Il congelamento della crosta determina l'intero ciclo di produzione. Quando il prodotto colpisce la zona di congelamento primaria, l'aria ad alta velocità deve congelare immediatamente la superficie. Ciò blocca l'umidità interna in posizione. Impedisce che le superfici appiccicose si saldano alla rete del nastro o ai pezzi vicini. Il congelamento della crosta mantiene l'esatta geometria del prodotto. Senza un rapido congelamento della crosta, l’umidità migra verso l’esterno, causando grave disidratazione e perdita di rendimento. Gli operatori devono monitorare continuamente la zona di formazione della crosta per garantire che la velocità dell'aria rimanga sufficientemente elevata da separare il prodotto senza soffiarlo nelle serpentine dell'evaporatore.

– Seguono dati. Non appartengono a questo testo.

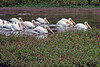 White Pelicans at Moss Landing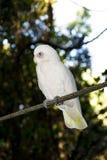 oisolerade kakaduacorellas synade little Royaltyfria Bilder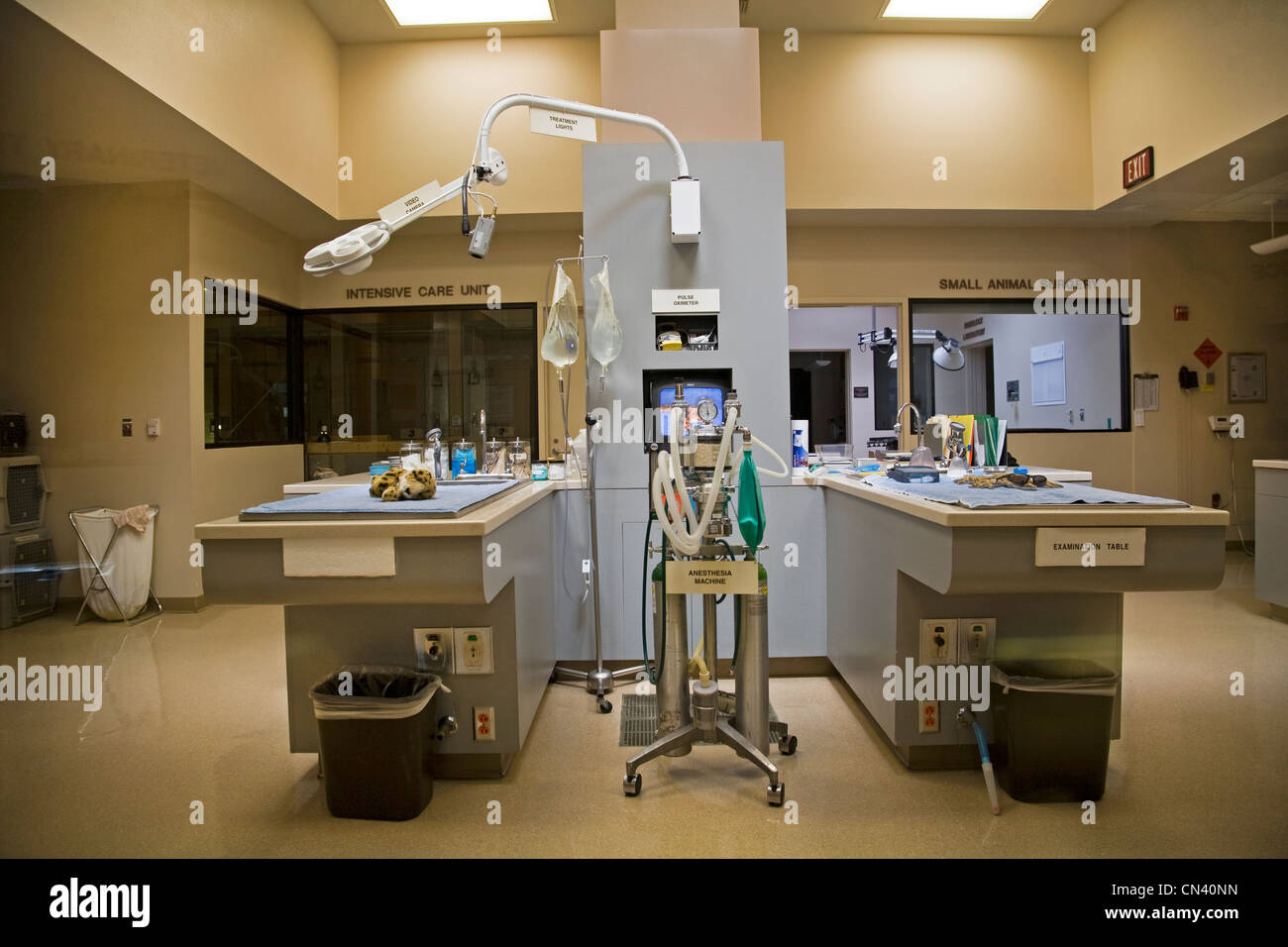 A veterinary surgery at an animal hospital in Palm Springs, California - Stock Image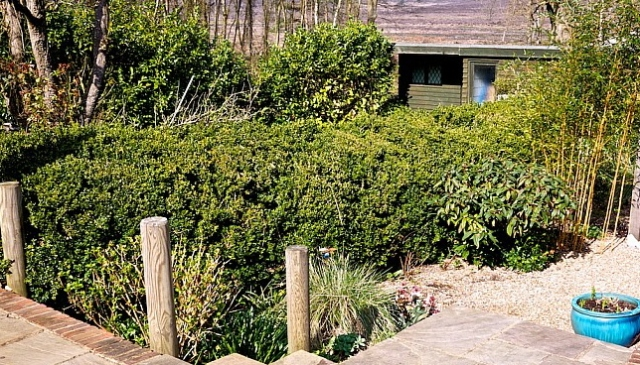 Jake Hobson--before pruning over grown boxwood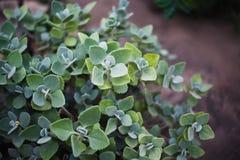 sackling завод кустарника зеленый кустовидный с листьями стоковая фотография rf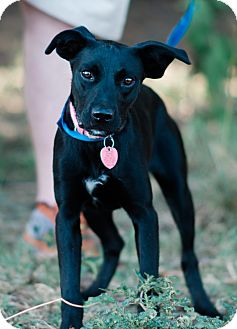 Labrador Retriever/Border Collie Mix Dog for adoption in Seneca, South Carolina - Deb - $125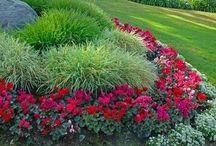 gardening / by Brenda Gibson
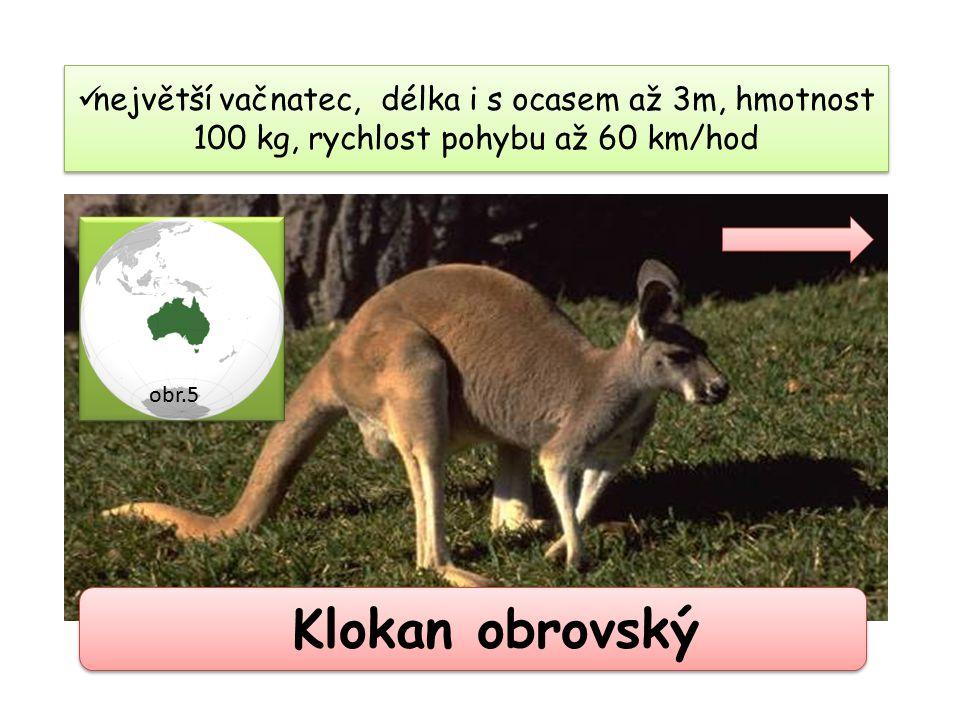 největší vačnatec, délka i s ocasem až 3m, hmotnost 100 kg, rychlost pohybu až 60 km/hod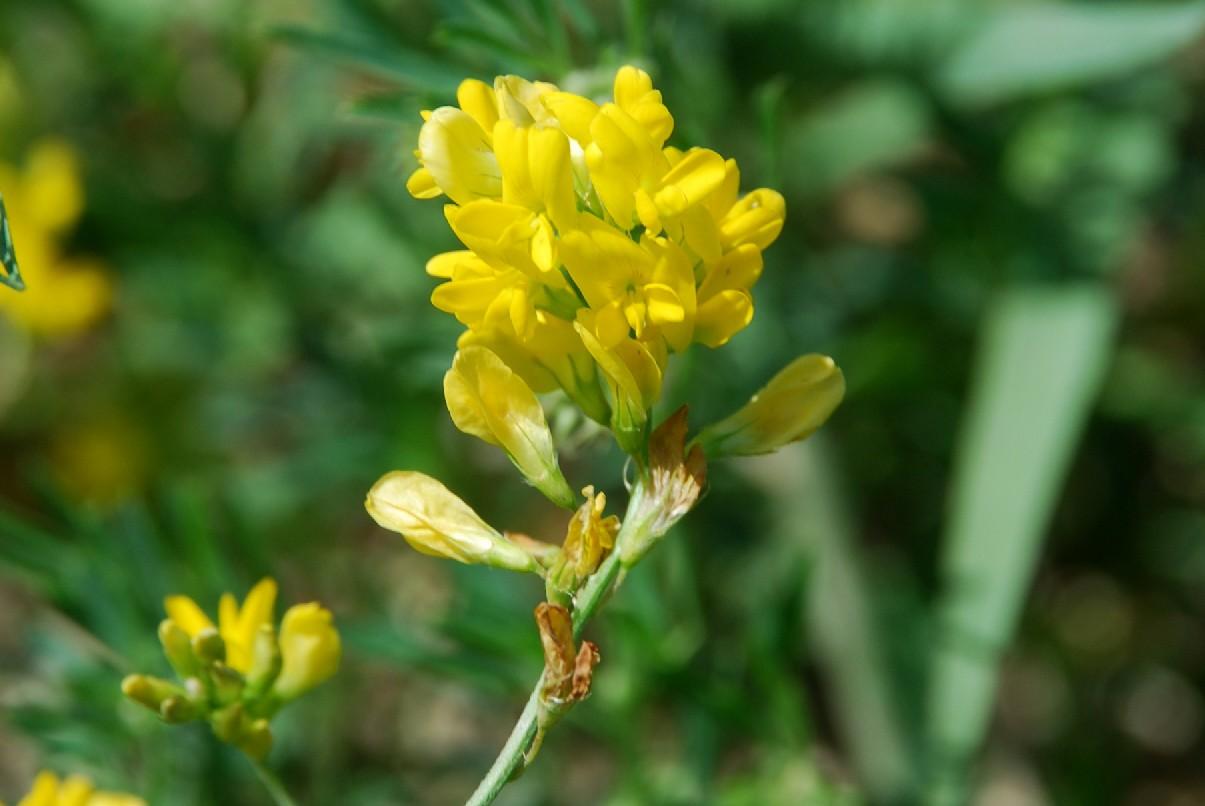 Medicago falcata subsp. falcata 10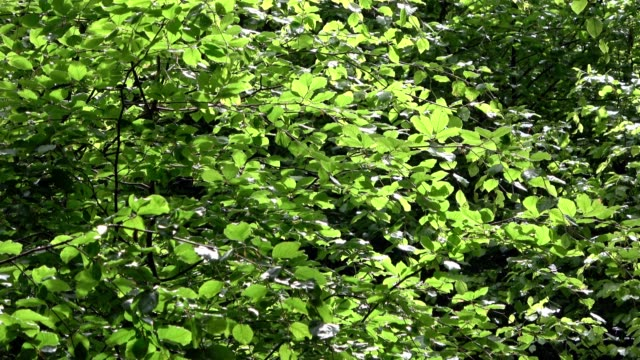 fresh green leaves on beech trees in spring, fagus - deciduous stock videos & royalty-free footage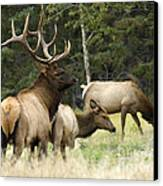 Bull Elk With His Harem Canvas Print by Bob Christopher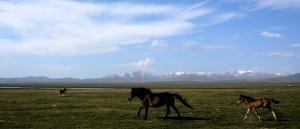 Près du lac Son Koul, Kirghizistan - © Mr Hicks46
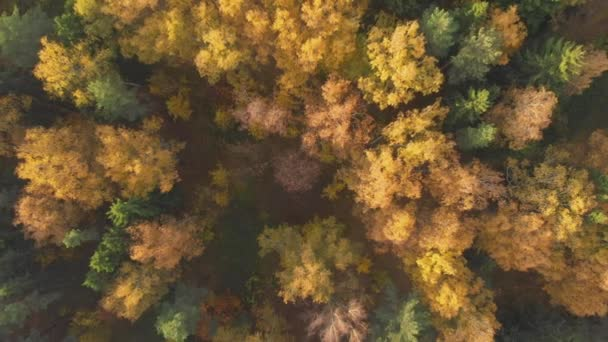 aerial colorful autumn forest with yellow orange green trees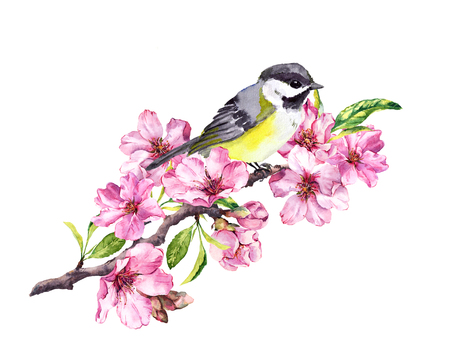 Song bird on cherry blossom branch with spring sakura flowers in springtime. Watercolor Stock Photo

Dopo il congelamento della crosta, il prodotto entra nella fase di congelamento del cuore. Il cibo si sposta in una zona secondaria dove avviene una riduzione più profonda della temperatura. La velocità dell'aria spesso diminuisce leggermente in questa zona. Il letto del prodotto può accumularsi più in profondità perché i pezzi sono già congelati in superficie e non si accumulano. L'aria fredda continua ad estrarre calore dal cuore del prodotto. Il centro termico del cibo deve raggiungere la temperatura di conservazione richiesta, in genere -18°C o inferiore. Ciò garantisce una stabilizzazione completa per la conservazione frigorifera a lungo termine.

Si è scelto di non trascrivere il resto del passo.